Vivemos tempos conturbados. Na Zona do Euro, a Grécia conseguiu chegar a um acordo com o Eurogrupo, obtendo 44 bilhões de euros para sanear seus bancos e financiar sua dívida pública, desde que adote o ajuste fiscal prometido. Mesmo assim, pairam dúvidas sobre a capacidade da Grécia de avançar nestes ajustes, com o desafio de reduzir a dívida de 190% do PIB a 124%; na Espanha, a Catalunha ameaça sair da federação e a possibilidade de socorro financeiro são fatos concretos; nos EUA, continua o imbróglio em torno do abismo fiscal, com democratas e republicanos endurecendo na negociação do ajuste fiscal, com destaque para a taxação sobre ricos, isenção para classe média e cortes nos programas de assistência social de Barack Obama, com o Medical Care.

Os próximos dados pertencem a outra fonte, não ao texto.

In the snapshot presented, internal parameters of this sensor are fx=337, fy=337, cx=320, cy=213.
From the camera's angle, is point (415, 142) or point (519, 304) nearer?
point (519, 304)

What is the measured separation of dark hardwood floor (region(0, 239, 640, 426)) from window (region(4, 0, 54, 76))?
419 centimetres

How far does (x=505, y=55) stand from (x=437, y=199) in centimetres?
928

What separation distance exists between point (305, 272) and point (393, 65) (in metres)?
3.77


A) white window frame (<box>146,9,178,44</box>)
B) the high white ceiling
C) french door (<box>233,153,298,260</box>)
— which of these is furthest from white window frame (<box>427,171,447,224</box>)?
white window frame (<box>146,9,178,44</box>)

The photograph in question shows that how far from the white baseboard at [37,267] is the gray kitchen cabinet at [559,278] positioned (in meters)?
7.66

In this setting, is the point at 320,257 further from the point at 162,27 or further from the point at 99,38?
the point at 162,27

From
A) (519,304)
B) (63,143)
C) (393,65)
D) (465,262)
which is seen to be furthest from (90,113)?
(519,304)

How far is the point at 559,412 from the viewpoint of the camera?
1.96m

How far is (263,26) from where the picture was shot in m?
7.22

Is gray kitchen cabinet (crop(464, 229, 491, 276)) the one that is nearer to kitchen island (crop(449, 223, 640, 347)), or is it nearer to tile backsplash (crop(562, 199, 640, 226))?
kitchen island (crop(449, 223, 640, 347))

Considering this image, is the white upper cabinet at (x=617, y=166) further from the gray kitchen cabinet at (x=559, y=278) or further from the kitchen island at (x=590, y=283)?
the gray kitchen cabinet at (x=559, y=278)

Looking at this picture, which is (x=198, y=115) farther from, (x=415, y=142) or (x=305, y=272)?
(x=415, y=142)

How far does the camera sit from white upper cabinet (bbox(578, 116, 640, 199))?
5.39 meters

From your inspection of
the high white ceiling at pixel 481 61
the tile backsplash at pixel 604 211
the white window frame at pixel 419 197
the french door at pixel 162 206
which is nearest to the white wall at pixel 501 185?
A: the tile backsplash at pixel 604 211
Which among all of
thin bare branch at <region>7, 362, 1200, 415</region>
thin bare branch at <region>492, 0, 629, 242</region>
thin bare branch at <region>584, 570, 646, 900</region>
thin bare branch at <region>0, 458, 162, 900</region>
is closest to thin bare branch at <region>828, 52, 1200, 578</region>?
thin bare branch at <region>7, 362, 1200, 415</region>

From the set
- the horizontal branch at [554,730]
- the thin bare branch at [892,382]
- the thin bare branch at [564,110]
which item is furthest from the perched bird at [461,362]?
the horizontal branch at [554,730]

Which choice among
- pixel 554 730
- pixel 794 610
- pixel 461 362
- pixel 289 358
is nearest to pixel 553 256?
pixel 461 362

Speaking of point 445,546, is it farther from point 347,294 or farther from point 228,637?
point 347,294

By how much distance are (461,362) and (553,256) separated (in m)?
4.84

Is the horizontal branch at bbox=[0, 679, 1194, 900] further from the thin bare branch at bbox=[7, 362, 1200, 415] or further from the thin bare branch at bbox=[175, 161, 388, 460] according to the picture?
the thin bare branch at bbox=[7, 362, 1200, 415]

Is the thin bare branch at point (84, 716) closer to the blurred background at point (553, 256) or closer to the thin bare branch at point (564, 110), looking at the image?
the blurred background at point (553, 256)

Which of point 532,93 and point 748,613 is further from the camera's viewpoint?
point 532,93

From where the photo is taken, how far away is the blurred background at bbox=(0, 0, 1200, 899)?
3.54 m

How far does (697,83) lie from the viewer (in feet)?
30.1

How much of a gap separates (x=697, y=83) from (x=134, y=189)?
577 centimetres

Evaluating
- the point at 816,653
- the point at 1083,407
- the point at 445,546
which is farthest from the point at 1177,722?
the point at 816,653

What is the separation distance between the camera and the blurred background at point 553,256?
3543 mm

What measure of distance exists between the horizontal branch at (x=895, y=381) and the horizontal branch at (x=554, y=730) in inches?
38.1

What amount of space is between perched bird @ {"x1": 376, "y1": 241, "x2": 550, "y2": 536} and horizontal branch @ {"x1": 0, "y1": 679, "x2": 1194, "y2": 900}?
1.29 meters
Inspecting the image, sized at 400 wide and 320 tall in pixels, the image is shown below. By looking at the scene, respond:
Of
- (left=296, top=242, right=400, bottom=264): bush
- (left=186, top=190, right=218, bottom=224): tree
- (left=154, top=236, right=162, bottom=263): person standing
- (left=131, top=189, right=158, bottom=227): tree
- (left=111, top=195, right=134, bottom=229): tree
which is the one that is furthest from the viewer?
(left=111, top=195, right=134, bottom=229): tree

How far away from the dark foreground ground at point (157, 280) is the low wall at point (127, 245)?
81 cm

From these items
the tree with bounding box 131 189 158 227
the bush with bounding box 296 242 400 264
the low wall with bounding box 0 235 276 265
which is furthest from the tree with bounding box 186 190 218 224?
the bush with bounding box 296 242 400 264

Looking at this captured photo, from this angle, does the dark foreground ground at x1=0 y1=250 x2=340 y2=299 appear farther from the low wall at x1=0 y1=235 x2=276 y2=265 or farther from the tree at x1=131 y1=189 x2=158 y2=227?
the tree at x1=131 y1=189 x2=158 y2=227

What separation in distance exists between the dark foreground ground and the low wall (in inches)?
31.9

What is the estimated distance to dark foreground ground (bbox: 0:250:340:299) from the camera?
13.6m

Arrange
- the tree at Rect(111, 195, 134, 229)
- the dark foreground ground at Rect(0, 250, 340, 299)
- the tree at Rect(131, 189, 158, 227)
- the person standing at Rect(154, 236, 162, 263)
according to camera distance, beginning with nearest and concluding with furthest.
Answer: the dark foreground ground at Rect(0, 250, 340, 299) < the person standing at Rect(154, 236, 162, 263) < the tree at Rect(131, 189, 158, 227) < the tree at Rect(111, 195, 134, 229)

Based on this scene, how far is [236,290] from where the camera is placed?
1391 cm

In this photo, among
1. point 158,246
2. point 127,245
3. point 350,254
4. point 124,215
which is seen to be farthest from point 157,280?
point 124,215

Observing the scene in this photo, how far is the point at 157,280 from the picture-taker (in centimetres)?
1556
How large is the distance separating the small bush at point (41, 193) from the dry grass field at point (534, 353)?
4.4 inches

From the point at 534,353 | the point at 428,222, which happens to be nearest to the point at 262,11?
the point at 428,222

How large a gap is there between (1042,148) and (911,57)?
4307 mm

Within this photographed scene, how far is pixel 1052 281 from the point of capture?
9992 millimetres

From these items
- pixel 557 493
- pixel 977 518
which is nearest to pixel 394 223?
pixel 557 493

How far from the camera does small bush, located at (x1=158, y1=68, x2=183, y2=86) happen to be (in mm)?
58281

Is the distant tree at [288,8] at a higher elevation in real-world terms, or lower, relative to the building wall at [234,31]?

Todos estes fatos somados, numa verdadeira “tempestade perfeita”, turvam o horizonte e impactam no crescimento global, não maior do que 3% neste ano e em 2013. Na Zona do Euro projeta-se um crescimento muito fraco, ou mesmo uma retração de até 0,5% ao fim deste ano e no próximo; nos EUA a expansão deve ficar entre 1,5% e 2,0% neste período, isto se o acordo sobre o abismo fiscal evoluir bem em dezembro; e na China, a estimativa é de “crescimento estabilizado” de 7,5% neste ano e nos próximos.
Por aqui, este cenário externo conturbado acaba cobrando seu preço. Claro que os desencontros de política econômica, como as intervenções pesadas em setores estratégicos da economia brasileira (energia elétrica, petróleo e bancos), merecem destaque, mas não dá para isolar o Brasil do resto do mundo. Nosso crescimento, por exemplo, no terceiro trimestre acabou fortemente impactado pela crise, com a retração externa.
Crescemos apenas 0,6% contra o trimestre anterior e 0,9% contra o mesmo trimestre do ano passado, mas chamou a atenção o fraco desempenho da Indústria e da Formação Bruta do Capital Fixo. Este último recuou 5,6% contra o mesmo trimestre do ano anterior, depois de recuar 3,7% no trimestre anterior. Isto demonstra uma postura cautelosa dos empresários, adiando seus investimentos, diante da crise externa e dos ruídos internos.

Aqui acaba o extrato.